An enormous rocky planet orbiting a distant star may be a gas giant that has had its atmosphere ripped off, which could help us understand how huge worlds like Jupiter form
Large rocky planet
Neptune-sized planets don’t normally orbit close to their star
ESO

Astronomers have discovered what seems to be the core of a once-mighty gas giant, devoid of the thick shroud of gas that once surrounded it. This huge but decrepit world, the first we’ve seen of its kind, could help us learn about how planets are formed.
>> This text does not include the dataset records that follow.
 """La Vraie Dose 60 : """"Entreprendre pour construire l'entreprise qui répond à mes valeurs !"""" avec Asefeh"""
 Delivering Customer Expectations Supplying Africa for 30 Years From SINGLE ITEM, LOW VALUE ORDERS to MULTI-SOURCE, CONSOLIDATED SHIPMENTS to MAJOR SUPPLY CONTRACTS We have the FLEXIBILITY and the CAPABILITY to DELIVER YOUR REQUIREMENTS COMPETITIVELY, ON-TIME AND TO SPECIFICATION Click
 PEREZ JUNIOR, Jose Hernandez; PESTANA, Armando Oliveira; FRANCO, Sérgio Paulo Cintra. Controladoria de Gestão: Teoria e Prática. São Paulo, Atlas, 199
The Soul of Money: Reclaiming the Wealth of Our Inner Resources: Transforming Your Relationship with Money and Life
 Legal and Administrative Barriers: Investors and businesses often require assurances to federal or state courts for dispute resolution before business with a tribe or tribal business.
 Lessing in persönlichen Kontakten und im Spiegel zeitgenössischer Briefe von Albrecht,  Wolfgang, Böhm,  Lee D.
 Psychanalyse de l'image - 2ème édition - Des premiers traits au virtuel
David Armstrong at the University of Warwick, UK, and his colleagues found this strange planet, called TOI-849b, using NASA’s Transiting Exoplanet Survey Satellite (TESS). TESS watches distant stars for periodic dips in their light that occur when a planet passes in front of it. They then confirmed it with measurements from several other observatories.
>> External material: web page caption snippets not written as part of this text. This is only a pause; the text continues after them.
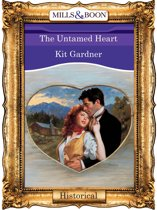 The Untamed Heart (Mills & Boon Vintage 90s Historical)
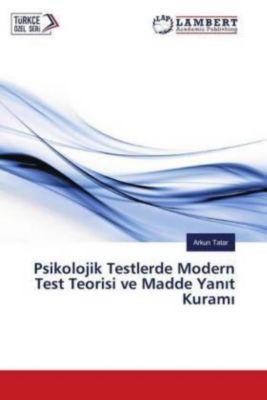 Psikolojik Testlerde Modern Test Teorisi ve Madde Yanit Kurami, Arkun Tatar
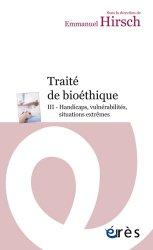 Dernières parutions dans Espace éthique, Traité de bioéthique Tome 3 - Handicaps, vulnérabilités, situations extrêmes
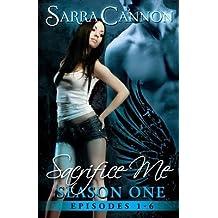 BY Cannon, Sarra ( Author ) [ SACRIFICE ME: THE COMPLETE SEASON ONE ] Jul-2014 [ Paperback ]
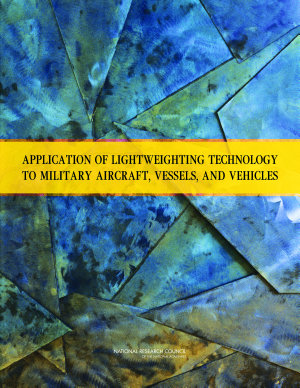 Application of Lightweighting Technology to Military Aircraft  Vessels  and Vehicles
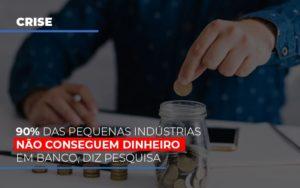 90 Das Pequenas Industrias Nao Conseguem Dinheiro Em Banco Diz Pesquisa Notícias E Artigos Contábeis - HF Franco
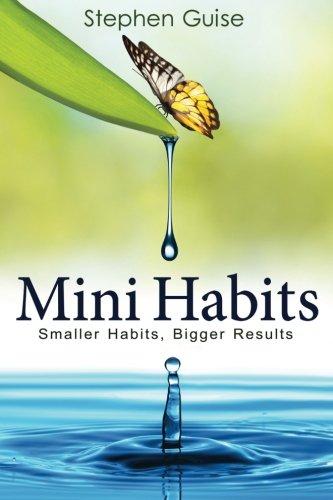 Mini Habits: Smaller Habits, Bigger Results: Volume 1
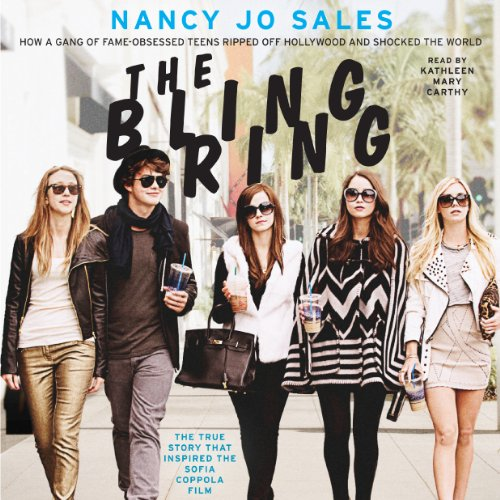 The Bling Ring     How a Gang of Fame-Obsessed Teens Ripped Off Hollywood and Shocked the World              By:                                                                                                                                 Nancy Jo Sales                               Narrated by:                                                                                                                                 Kathleen Mary Carthy                      Length: 9 hrs and 22 mins     109 ratings     Overall 3.7
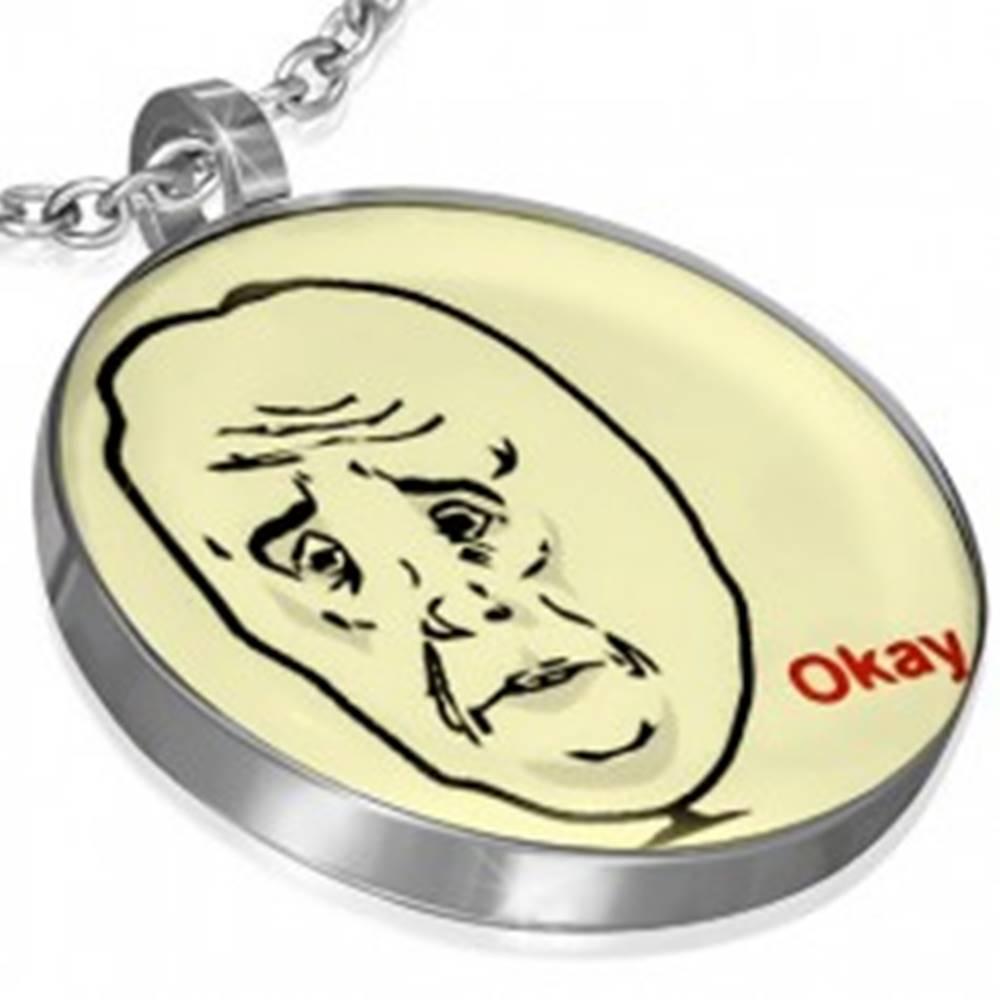 Šperky eshop Prívesok MEME FACE z ocele - OKAY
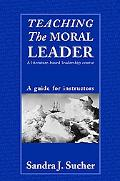 Teaching the Moral Leader A Literature-based Leadership Course, an Instructor's Manual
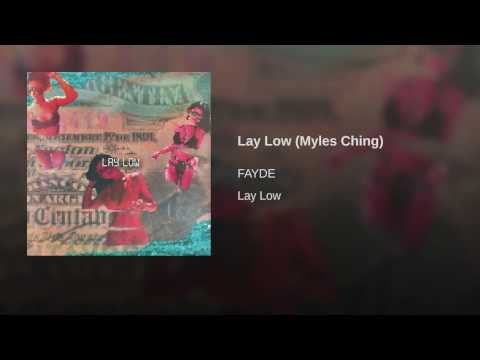 Lay Low (Myles Ching)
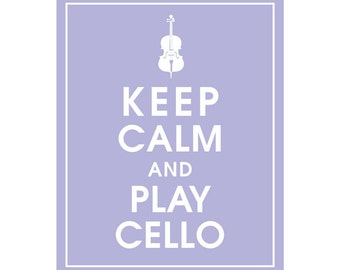 Keep Calm AND PLAY CELLO - Art Print (Featured in Pale Periwinkle) Keep Calm Art Prints and Posters
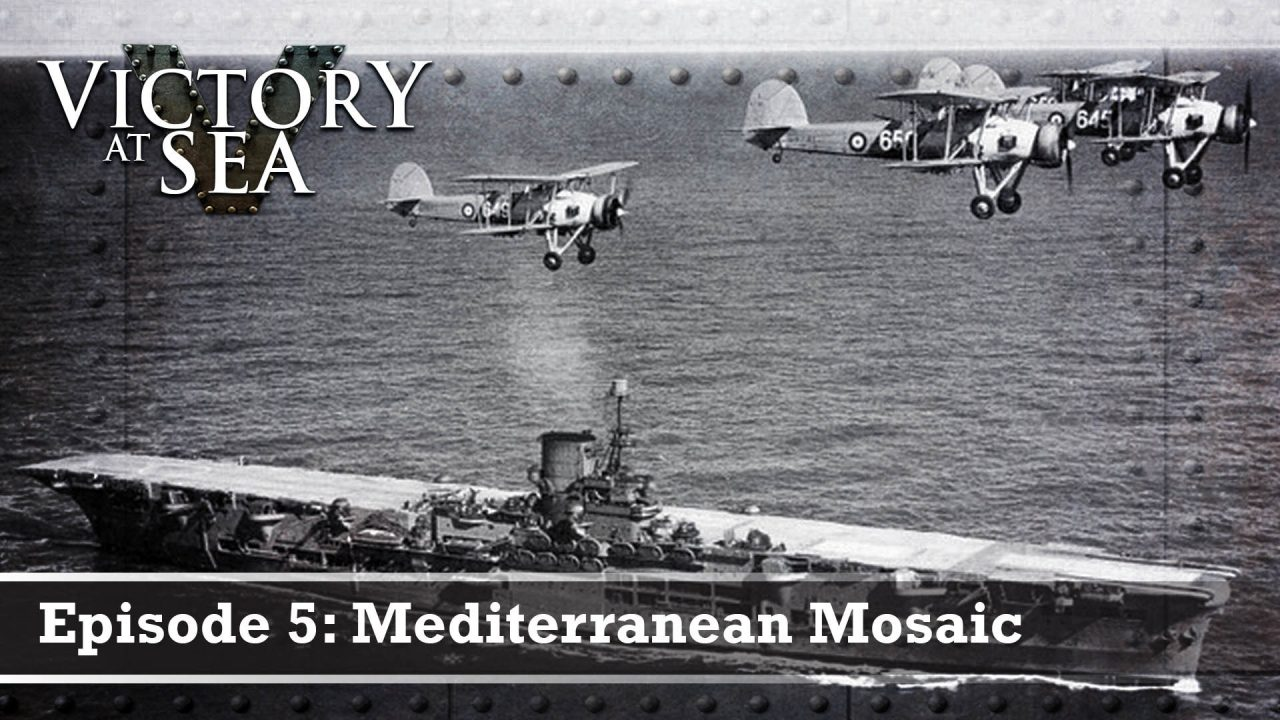 Victory At Sea – Episode 5: Mediterranean Mosaic
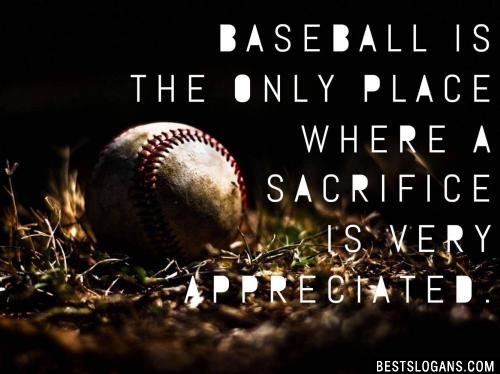 Baseball is the only place where a Sacrifice is very appreciated.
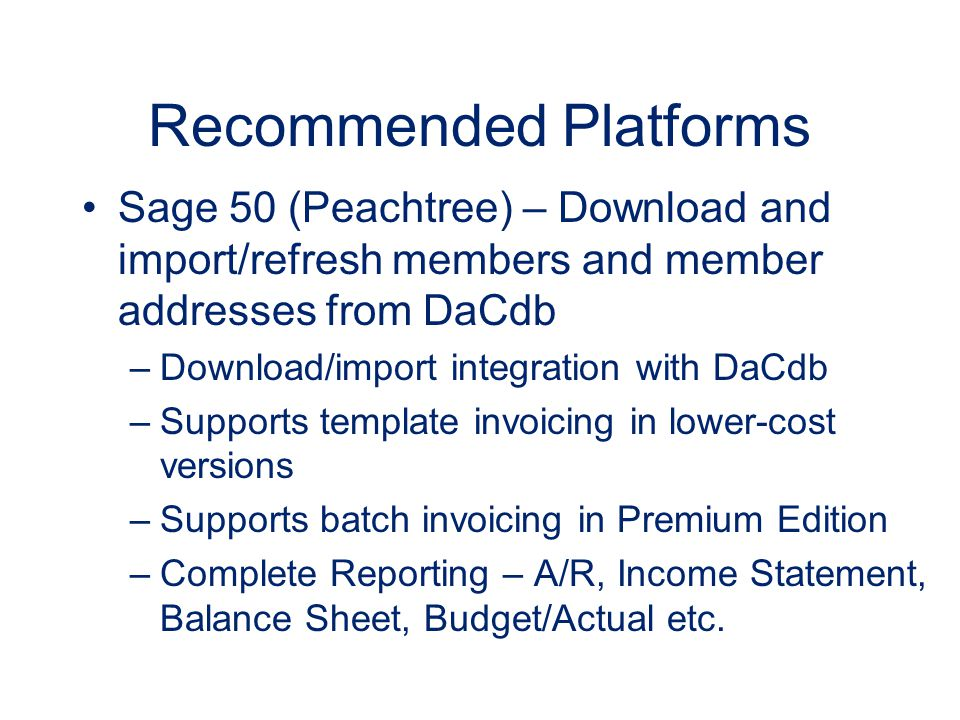Recommended Platforms Sage 50 (Peachtree) – Download and import/refresh members and member addresses from DaCdb –Download/import integration with DaCd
While TOI-849b is smaller than Neptune, it is 40 times as massive as Earth, with roughly the same density as Earth. That means that it is probably a rocky world, not a gaseous one like Neptune – the largest rocky world we have ever seen. Its surface could contain about 12 copies of Earth’s surface.

“We don’t see any other planets that are this size and this density,” says Armstrong. Usually, a rocky world this big would be expected to build up a thick atmosphere and become a gas giant similar to Jupiter. We don’t know why it didn’t.
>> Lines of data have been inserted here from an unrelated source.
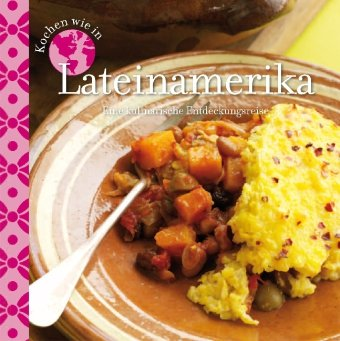 Kochen wie in Lateinamerika: Eine kulinarische Entdeckungsreise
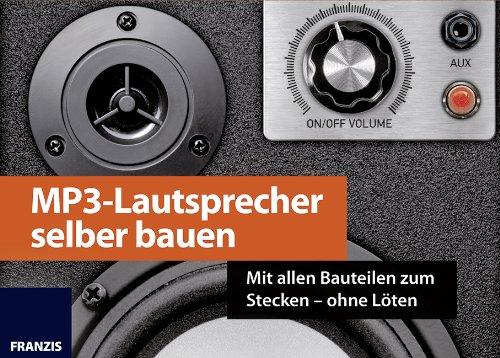 MP3-Lautsprecher-selber-bauen-Mit-allen-Bauteilen-zum-Stecken-ohne-Lten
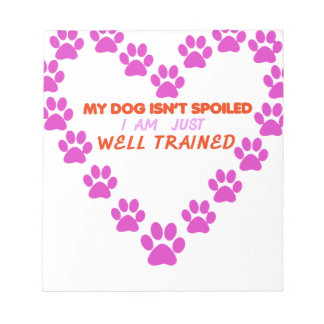MY DOg 's ISN'T SPOILED i AM JUST WELL TRAINED Notepad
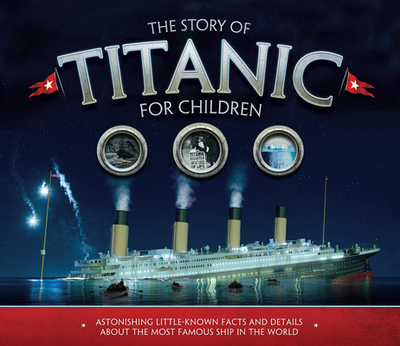 The Story of the Titanic for Children: Astonishing little-known facts and details about the most famous ship in the world - Fullman, Joe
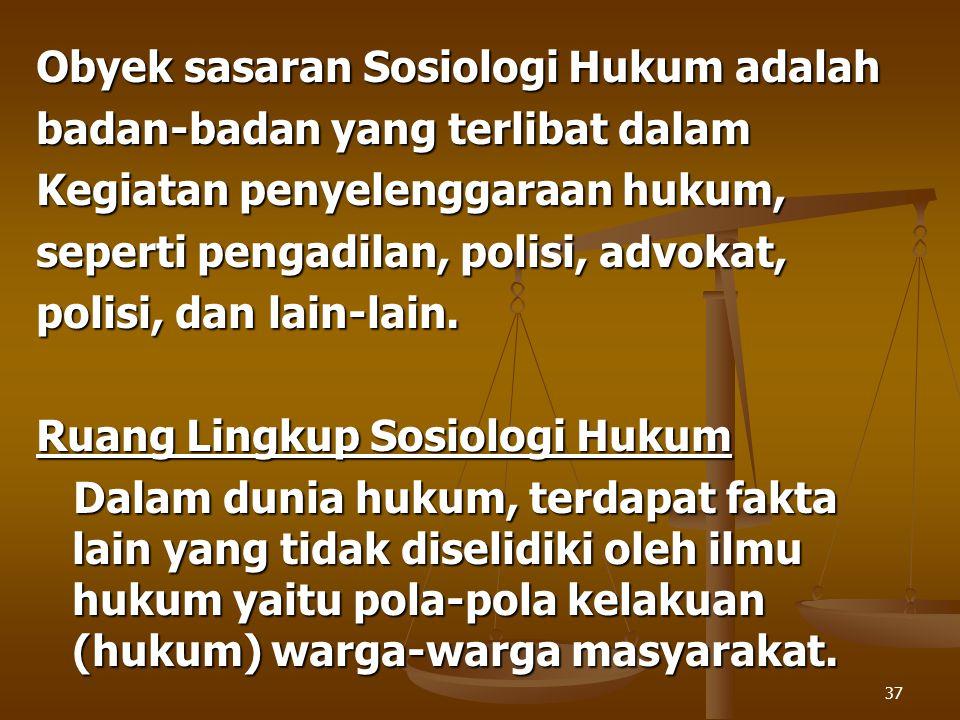 Obyek sasaran Sosiologi Hukum adalah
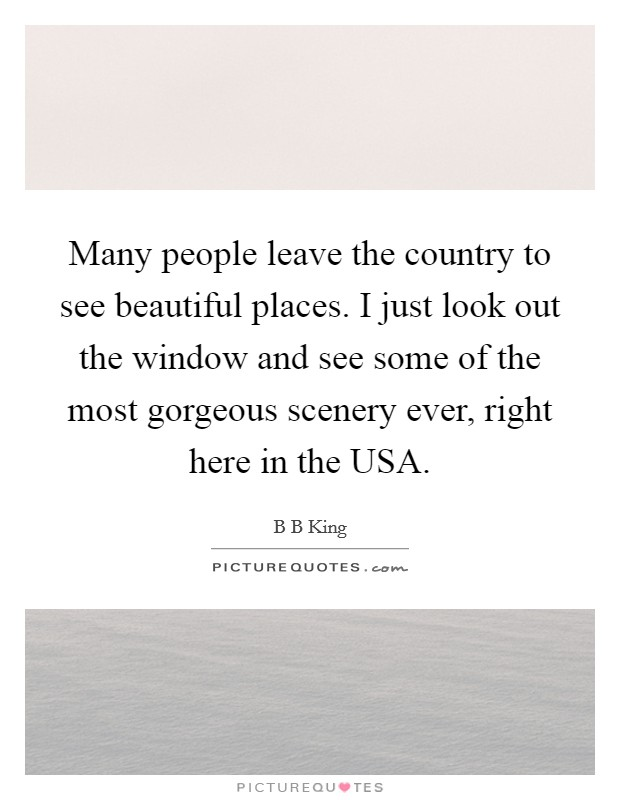 Many people leave the country to see beautiful places. I just look out the window and see some of the most gorgeous scenery ever, right here in the USA Picture Quote #1
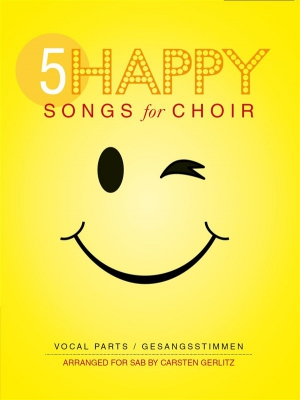 5 Happy Songs For Choir - Sab - Score - 5 Parts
One idea is that it could have been starved of gas as it formed, so that it could build a core but not an atmosphere, but it isn’t clear what would cause that. Perhaps more likely is the idea that it formed like a regular gas giant but somehow lost its gas, either because it got too close to its star and the atmosphere was ripped away or through a catastrophic collision with another giant planet.

The location of the planet is also unexpected. It orbits its star once every 18.4 hours, an orbit so close that the planet’s temperature is about 1500° C. Usually, Neptune-sized planets so close to their stars either get ripped apart or partially vapourised by the star’s powerful radiation, leading astronomers to nickname the area in which TOI-849b orbits the “hot Neptunian desert”.

“This planet is really bizarre, compared with the planets in our solar system but also compared with the other 4000 planets we know of,” says Carole Haswell at the Open University, UK.

“Because it’s unique, it has potential to challenge our ideas of how planet formation works because it doesn’t follow the evolutionary path of the vast majority of planets we know of,” she says.

If TOI-849b did form like a normal gas giant before some event tore away its atmosphere, it could also help us learn about planets closer to home. “It’s very, very hard to study the cores of planets,” says Armstrong. “Even in the solar system, we don’t know that much about Jupiter’s core, or Saturn or Neptune or Uranus, because there’s all that atmosphere in the way.”

This planet may have a very thin atmosphere that forms as heat from the star vaporises rocks and dust on the planet’s surface. If so, the next generation of powerful telescopes may be able to use that atmosphere to learn about the chemical composition of TOI-849b, which could help us understand giant planets more generally.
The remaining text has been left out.